INPUT RECORDS:
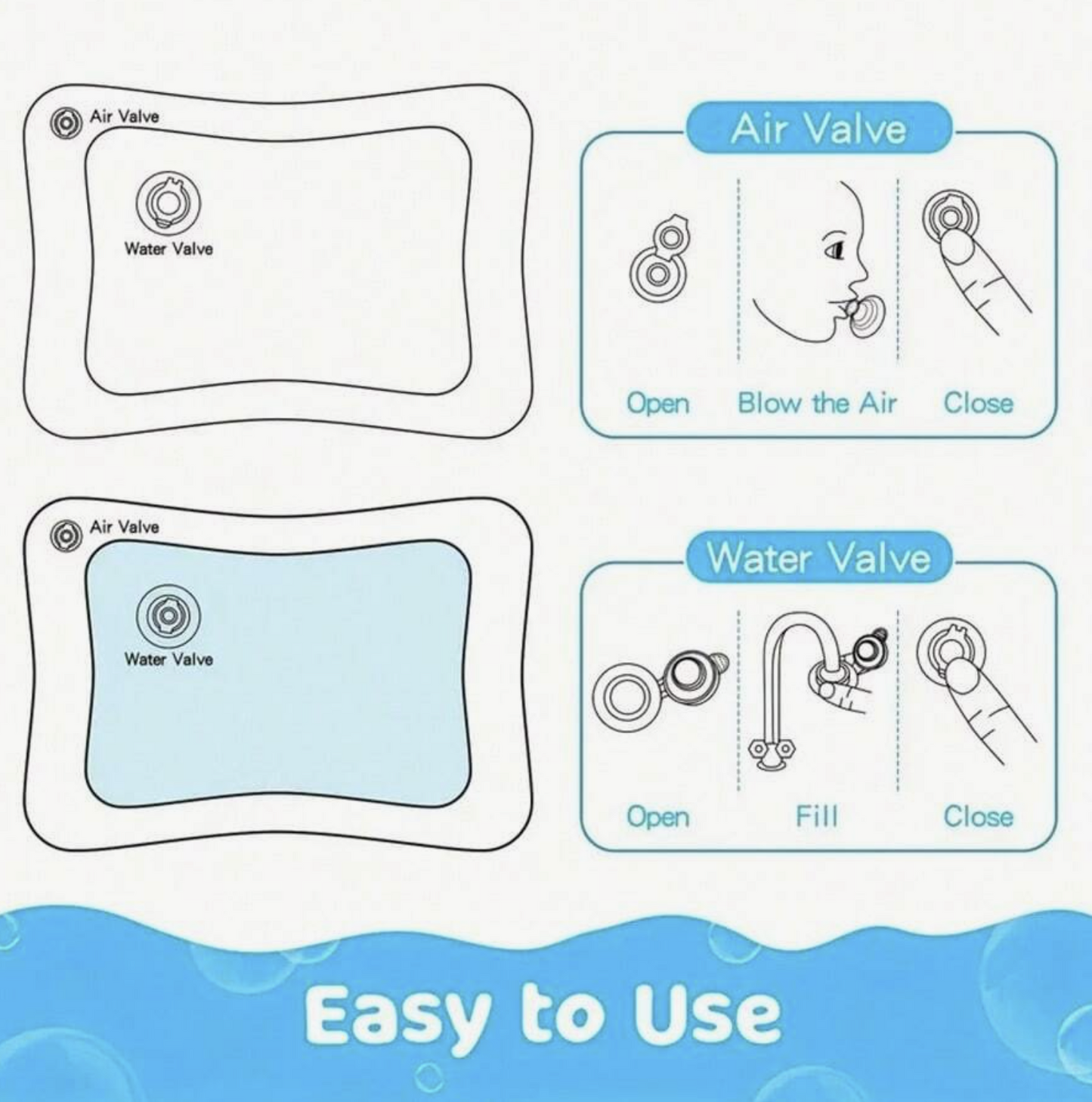 Air Valve

Water Valve

Air Valve

Open

Blow the Air

Close

Air Valve

Water Valve

Water Valve

Open

Fill

Close

Easy to Use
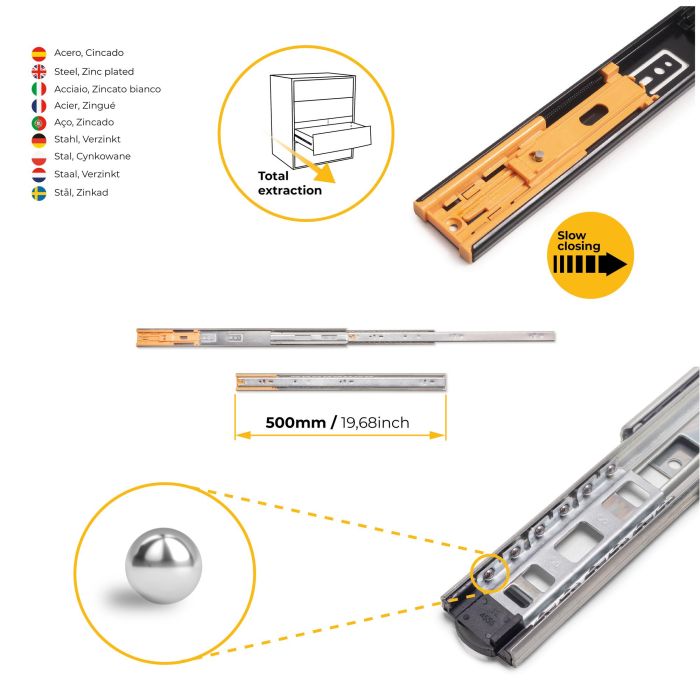 Acero, Cincado
Steel, Zinc plated
Acciaio, Zincato bianco
Acier, Zingué
Aço, Zincado
Stahl, Verzinkt
Stal, Cynkowane
Staal, Verzinkt
Stål, Zinkad

Total extraction

Slow closing

500mm / 19,68inch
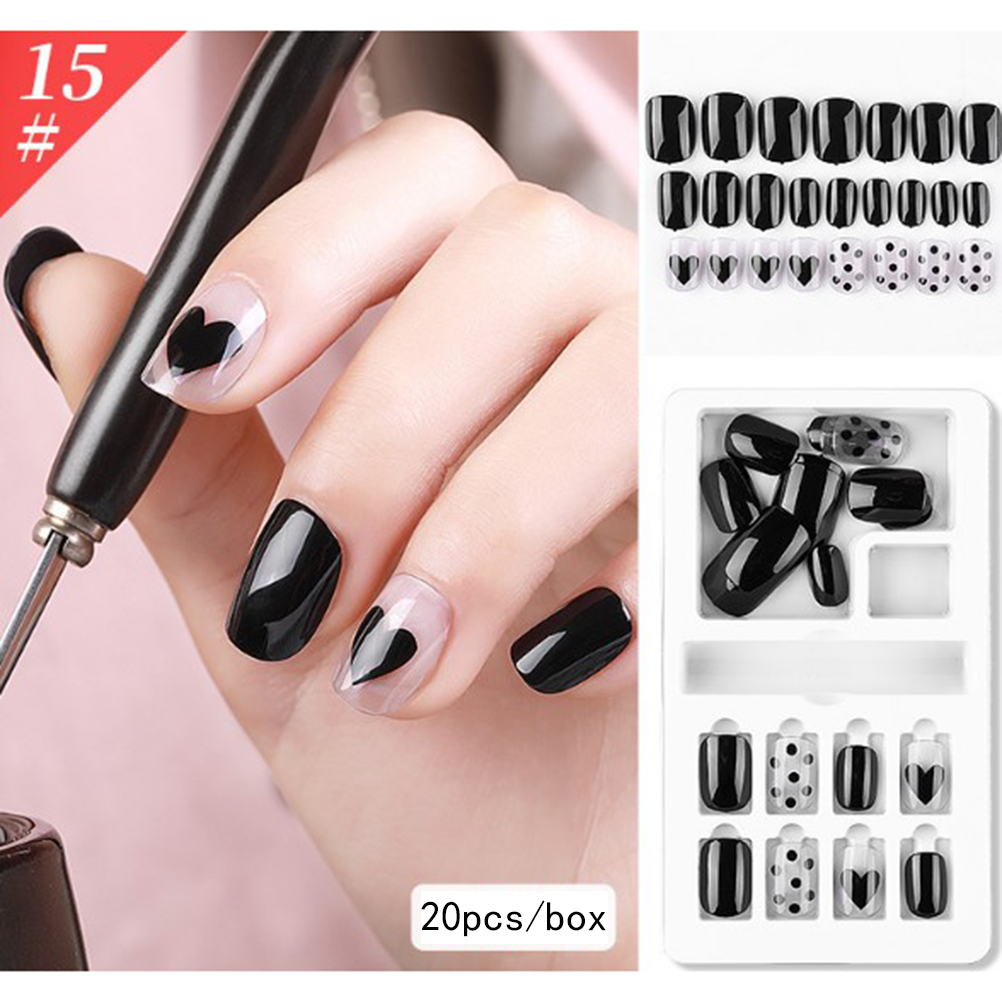 15
#

20pcs/box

WHAT THE TASK REQUIRES:
Leave the images out. Set down all of the material above exactly.

SOLUTION TO THE EXERCISE:
 Air Valve

Water Valve

Air Valve

Open

Blow the Air

Close

Air Valve

Water Valve

Water Valve

Open

Fill

Close

Easy to Use
 Acero, Cincado
Steel, Zinc plated
Acciaio, Zincato bianco
Acier, Zingué
Aço, Zincado
Stahl, Verzinkt
Stal, Cynkowane
Staal, Verzinkt
Stål, Zinkad

Total extraction

Slow closing

500mm / 19,68inch
 15
#

20pcs/box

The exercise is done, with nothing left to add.